Alla fine del primo trimestre 2024 i premi totali (imprese italiane e rappresentanze) del portafoglio diretto italiano nel settore Danni sono stati pari a 11,9 miliardi di euro (+8,4%rispetto ai primi tre mesi del 2023). L’analisi periodica Ania Trends conferma quindi la crescita del segmento Danni, grazie al comparto Non-Auto (+6,8%) e alla crescita sostenuta (+11%) del settore Auto per effetto dell’aumento dei premi del ramo Corpi veicoli terrestri (+15,3%) e di quello dei premi del ramo Rc Auto, che hanno registrato un incremento che ha sfiorato il 10%.

La crescita del ramo Rc Auto è coerente sia con l’aumento del numero dei veicoli assicurati (si stima che nei primi tre mesi del 2024 questi siano cresciuti di circa il 2% rispetto all’analogo periodo del 2023) sia con la crescita del premio medio rilevato da Ivass (per i contratti stipulati nel primo trimestre del 2024 l’aumento è stato del +7,2% su base annua).

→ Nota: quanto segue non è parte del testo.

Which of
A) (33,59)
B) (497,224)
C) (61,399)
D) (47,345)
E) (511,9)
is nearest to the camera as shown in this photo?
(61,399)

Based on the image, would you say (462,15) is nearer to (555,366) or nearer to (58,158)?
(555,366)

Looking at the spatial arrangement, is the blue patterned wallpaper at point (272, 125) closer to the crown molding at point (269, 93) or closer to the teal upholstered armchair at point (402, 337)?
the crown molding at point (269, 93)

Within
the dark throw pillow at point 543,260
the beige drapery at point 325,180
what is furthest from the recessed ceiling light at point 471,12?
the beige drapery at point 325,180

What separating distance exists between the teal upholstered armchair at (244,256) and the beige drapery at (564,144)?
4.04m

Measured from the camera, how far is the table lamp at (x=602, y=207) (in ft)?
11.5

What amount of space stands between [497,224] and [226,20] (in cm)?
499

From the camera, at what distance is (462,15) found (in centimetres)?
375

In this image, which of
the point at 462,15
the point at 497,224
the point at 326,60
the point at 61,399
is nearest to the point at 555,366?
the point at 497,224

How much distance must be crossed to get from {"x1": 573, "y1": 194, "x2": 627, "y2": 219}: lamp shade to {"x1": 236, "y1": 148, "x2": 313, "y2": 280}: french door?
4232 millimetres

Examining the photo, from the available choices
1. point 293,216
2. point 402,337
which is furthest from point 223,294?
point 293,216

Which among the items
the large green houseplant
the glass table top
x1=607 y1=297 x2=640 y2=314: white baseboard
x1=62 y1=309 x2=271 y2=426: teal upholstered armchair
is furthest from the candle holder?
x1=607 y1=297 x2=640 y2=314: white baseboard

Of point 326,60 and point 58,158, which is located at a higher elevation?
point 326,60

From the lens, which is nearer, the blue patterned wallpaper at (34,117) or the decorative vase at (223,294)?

L’aumento del premio medio è spiegabile in massima parte con l’elevata crescita dell’inflazione generale rilevata nell’ultimo biennio che, come fattore esogeno al settore assicurativo, ha determinato un incremento del costo dei sinistri sia in termini di manodopera e pezzi di ricambio (+5,9% nel 2023) sia in termini di adeguamento del risarcimento del danno biologico di lieve entità (+7,9% nel 2023). Il ramo Corpi veicoli terrestri (ossia le garanzie incendio/furto, kasko, eventi naturali e cristalli dei veicoli), con 1,24 miliardi di raccolta premi a fine marzo 2024, è cresciuto del 15,3% rispetto all’anno precedente, a conferma di quanto era risultato alla fine del 2023 (+13,6%).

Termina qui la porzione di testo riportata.